Dealing With Equine And Human Clients

Another challenge that comes with shoeing trail horses is dealing with the owners. Smith says the most difficult problem that farriers have to deal with when working on trail horses is assessing the riding skills of the owner.

“By definition, the trail horse will be working on uneven ground,” Smith says. “Most trail rides are recreational, so riders are much more casual, unsteady in the saddle and fail to keep the horse in a proper frame. This leads to gait abnormalities, like stumbling and interfering, both of which the owner will blame on the farrier. This also leads to lost shoes and again the blame goes to the farrier.”

Another problem that arises often with trail customers is the last minute call the morning before a ride to put a shoe back on. Most farriers will make their best effort to make it out for the customer so that they can go on their trail ride.

“I try to help these people because I know they pay a lot of money, and I know how terrible a lost shoe is for them,” Selmayr says. “So it makes me really happy to go out at any time in the morning and make sure these people can ride. Sometimes there’s not enough time. I just quickly find a shoe that fits. It may not look perfect, but then they can ride without hurting the foot.”

Bagley is part of a large trail-riding club and lives just 8 miles from a major trail area, so he is sometimes on call if there is going to be a big ride. He says there are days when he will just pull the rig down to the trails and wait because he knows someone will need his help.

Peterson said in a rare case he traveled several hours just to put a shoe back on a horse so they could do their ride. He also makes an effort to reschedule other clients if he has trail clients who have an emergency and really need to make their ride. Peterson comments, though, that if the client was already behind on their horse’s trimming schedule, he may make them squirm a bit.

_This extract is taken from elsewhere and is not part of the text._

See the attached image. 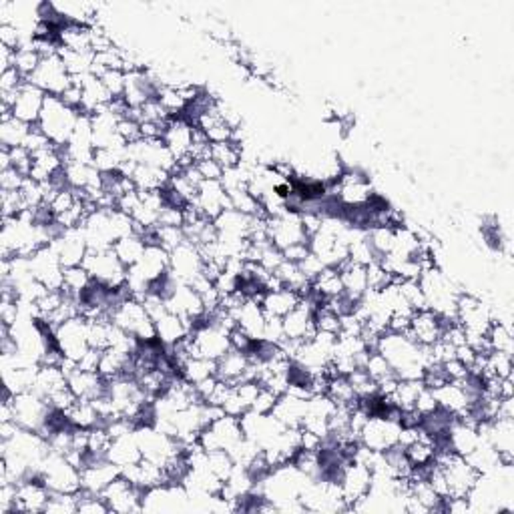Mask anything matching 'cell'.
Returning <instances> with one entry per match:
<instances>
[{"label":"cell","instance_id":"cell-19","mask_svg":"<svg viewBox=\"0 0 514 514\" xmlns=\"http://www.w3.org/2000/svg\"><path fill=\"white\" fill-rule=\"evenodd\" d=\"M145 250H147V242H145L141 234H128L125 237L119 239V242L113 245V252L117 253L119 260L123 261L125 268H133V265L141 260Z\"/></svg>","mask_w":514,"mask_h":514},{"label":"cell","instance_id":"cell-22","mask_svg":"<svg viewBox=\"0 0 514 514\" xmlns=\"http://www.w3.org/2000/svg\"><path fill=\"white\" fill-rule=\"evenodd\" d=\"M91 276L83 265H73V268H65V279H63V291L73 297H79L84 289L91 286Z\"/></svg>","mask_w":514,"mask_h":514},{"label":"cell","instance_id":"cell-6","mask_svg":"<svg viewBox=\"0 0 514 514\" xmlns=\"http://www.w3.org/2000/svg\"><path fill=\"white\" fill-rule=\"evenodd\" d=\"M53 333H55L58 350H61L66 359L79 362V359L91 350L89 323L83 318V315H76V318L65 322L63 325H58Z\"/></svg>","mask_w":514,"mask_h":514},{"label":"cell","instance_id":"cell-16","mask_svg":"<svg viewBox=\"0 0 514 514\" xmlns=\"http://www.w3.org/2000/svg\"><path fill=\"white\" fill-rule=\"evenodd\" d=\"M340 273H341V284H344V296L358 304L368 291L366 265H359L354 263L352 260H348L340 265Z\"/></svg>","mask_w":514,"mask_h":514},{"label":"cell","instance_id":"cell-1","mask_svg":"<svg viewBox=\"0 0 514 514\" xmlns=\"http://www.w3.org/2000/svg\"><path fill=\"white\" fill-rule=\"evenodd\" d=\"M79 119H81L79 109L68 107L61 97L47 95L45 107H42L37 127L40 128L42 135L55 145V147L65 149L66 143L71 141Z\"/></svg>","mask_w":514,"mask_h":514},{"label":"cell","instance_id":"cell-7","mask_svg":"<svg viewBox=\"0 0 514 514\" xmlns=\"http://www.w3.org/2000/svg\"><path fill=\"white\" fill-rule=\"evenodd\" d=\"M32 278L47 289H63L65 265L53 245H47L29 257Z\"/></svg>","mask_w":514,"mask_h":514},{"label":"cell","instance_id":"cell-15","mask_svg":"<svg viewBox=\"0 0 514 514\" xmlns=\"http://www.w3.org/2000/svg\"><path fill=\"white\" fill-rule=\"evenodd\" d=\"M302 299L304 297L299 296L297 291H291L288 288H276L265 291L260 304L268 315H273V318H286L294 307L299 306Z\"/></svg>","mask_w":514,"mask_h":514},{"label":"cell","instance_id":"cell-12","mask_svg":"<svg viewBox=\"0 0 514 514\" xmlns=\"http://www.w3.org/2000/svg\"><path fill=\"white\" fill-rule=\"evenodd\" d=\"M50 245H53L57 250L65 268L81 265L84 260V255H87V252H89L87 239H84V234H83L81 227L65 229L63 234L58 235Z\"/></svg>","mask_w":514,"mask_h":514},{"label":"cell","instance_id":"cell-5","mask_svg":"<svg viewBox=\"0 0 514 514\" xmlns=\"http://www.w3.org/2000/svg\"><path fill=\"white\" fill-rule=\"evenodd\" d=\"M29 81L37 84L40 91H45L47 95L61 97L73 84V76L68 75L61 55H50L40 58L37 71L29 76Z\"/></svg>","mask_w":514,"mask_h":514},{"label":"cell","instance_id":"cell-23","mask_svg":"<svg viewBox=\"0 0 514 514\" xmlns=\"http://www.w3.org/2000/svg\"><path fill=\"white\" fill-rule=\"evenodd\" d=\"M488 341L494 352H502L512 356V333L507 325L501 322H494L491 332H488Z\"/></svg>","mask_w":514,"mask_h":514},{"label":"cell","instance_id":"cell-10","mask_svg":"<svg viewBox=\"0 0 514 514\" xmlns=\"http://www.w3.org/2000/svg\"><path fill=\"white\" fill-rule=\"evenodd\" d=\"M444 325H447V322H444L439 314L424 307V310L414 312L406 333L414 341H418L420 346L428 348V346H434L436 341H440L442 333H444Z\"/></svg>","mask_w":514,"mask_h":514},{"label":"cell","instance_id":"cell-20","mask_svg":"<svg viewBox=\"0 0 514 514\" xmlns=\"http://www.w3.org/2000/svg\"><path fill=\"white\" fill-rule=\"evenodd\" d=\"M312 291L322 302L330 297H338L344 294V284H341L340 268H323L318 278L312 281Z\"/></svg>","mask_w":514,"mask_h":514},{"label":"cell","instance_id":"cell-21","mask_svg":"<svg viewBox=\"0 0 514 514\" xmlns=\"http://www.w3.org/2000/svg\"><path fill=\"white\" fill-rule=\"evenodd\" d=\"M209 157L216 161L224 171L234 169L239 165V163H242V147H239L237 141L211 143Z\"/></svg>","mask_w":514,"mask_h":514},{"label":"cell","instance_id":"cell-9","mask_svg":"<svg viewBox=\"0 0 514 514\" xmlns=\"http://www.w3.org/2000/svg\"><path fill=\"white\" fill-rule=\"evenodd\" d=\"M45 101H47V93L40 91L37 84L27 81L19 89V93H16V97L11 105V113L24 123L37 125L39 117L42 113V107H45Z\"/></svg>","mask_w":514,"mask_h":514},{"label":"cell","instance_id":"cell-14","mask_svg":"<svg viewBox=\"0 0 514 514\" xmlns=\"http://www.w3.org/2000/svg\"><path fill=\"white\" fill-rule=\"evenodd\" d=\"M107 458L121 470L135 465V462H139L143 458V454L139 448V442H137L135 432H127L117 436V439H111Z\"/></svg>","mask_w":514,"mask_h":514},{"label":"cell","instance_id":"cell-17","mask_svg":"<svg viewBox=\"0 0 514 514\" xmlns=\"http://www.w3.org/2000/svg\"><path fill=\"white\" fill-rule=\"evenodd\" d=\"M32 125L16 119L11 111H3V119H0V141H3L4 149H16L24 147Z\"/></svg>","mask_w":514,"mask_h":514},{"label":"cell","instance_id":"cell-2","mask_svg":"<svg viewBox=\"0 0 514 514\" xmlns=\"http://www.w3.org/2000/svg\"><path fill=\"white\" fill-rule=\"evenodd\" d=\"M81 265L101 286L123 288L127 284V268L113 250H89Z\"/></svg>","mask_w":514,"mask_h":514},{"label":"cell","instance_id":"cell-11","mask_svg":"<svg viewBox=\"0 0 514 514\" xmlns=\"http://www.w3.org/2000/svg\"><path fill=\"white\" fill-rule=\"evenodd\" d=\"M193 205L205 217L216 221L221 213L231 208V201L221 182H203L199 185V190H197Z\"/></svg>","mask_w":514,"mask_h":514},{"label":"cell","instance_id":"cell-13","mask_svg":"<svg viewBox=\"0 0 514 514\" xmlns=\"http://www.w3.org/2000/svg\"><path fill=\"white\" fill-rule=\"evenodd\" d=\"M306 408H307V398L288 390L281 394V396H278L270 414L286 428H302Z\"/></svg>","mask_w":514,"mask_h":514},{"label":"cell","instance_id":"cell-18","mask_svg":"<svg viewBox=\"0 0 514 514\" xmlns=\"http://www.w3.org/2000/svg\"><path fill=\"white\" fill-rule=\"evenodd\" d=\"M155 332H157V340L161 341V344L165 348H171V346H175L179 340L190 336L191 325L187 323L183 318H179V315L167 312L155 322Z\"/></svg>","mask_w":514,"mask_h":514},{"label":"cell","instance_id":"cell-3","mask_svg":"<svg viewBox=\"0 0 514 514\" xmlns=\"http://www.w3.org/2000/svg\"><path fill=\"white\" fill-rule=\"evenodd\" d=\"M402 422L390 416H368L359 430V444L374 452H386L400 444Z\"/></svg>","mask_w":514,"mask_h":514},{"label":"cell","instance_id":"cell-4","mask_svg":"<svg viewBox=\"0 0 514 514\" xmlns=\"http://www.w3.org/2000/svg\"><path fill=\"white\" fill-rule=\"evenodd\" d=\"M244 439L245 436L239 418L224 414L217 420H213V422L201 432L199 447L208 452L224 450L229 454Z\"/></svg>","mask_w":514,"mask_h":514},{"label":"cell","instance_id":"cell-8","mask_svg":"<svg viewBox=\"0 0 514 514\" xmlns=\"http://www.w3.org/2000/svg\"><path fill=\"white\" fill-rule=\"evenodd\" d=\"M107 502L109 512H137L143 510V491H139L131 481L121 474L101 492Z\"/></svg>","mask_w":514,"mask_h":514}]
</instances>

If a horse has been missing a shoe for a week, Smith says the client needs to be advised to give more timely notice to the farrier.

In addition to dealing with the rider, Peterson says the trail horse can also pose some difficulty if they are not ridden or handled often. This requires horsemanship both on your part and that of the client.

 “If the horses aren’t working on a regular basis, their mental condition may not be the best,” he says. “They can lose their respect for the rider.”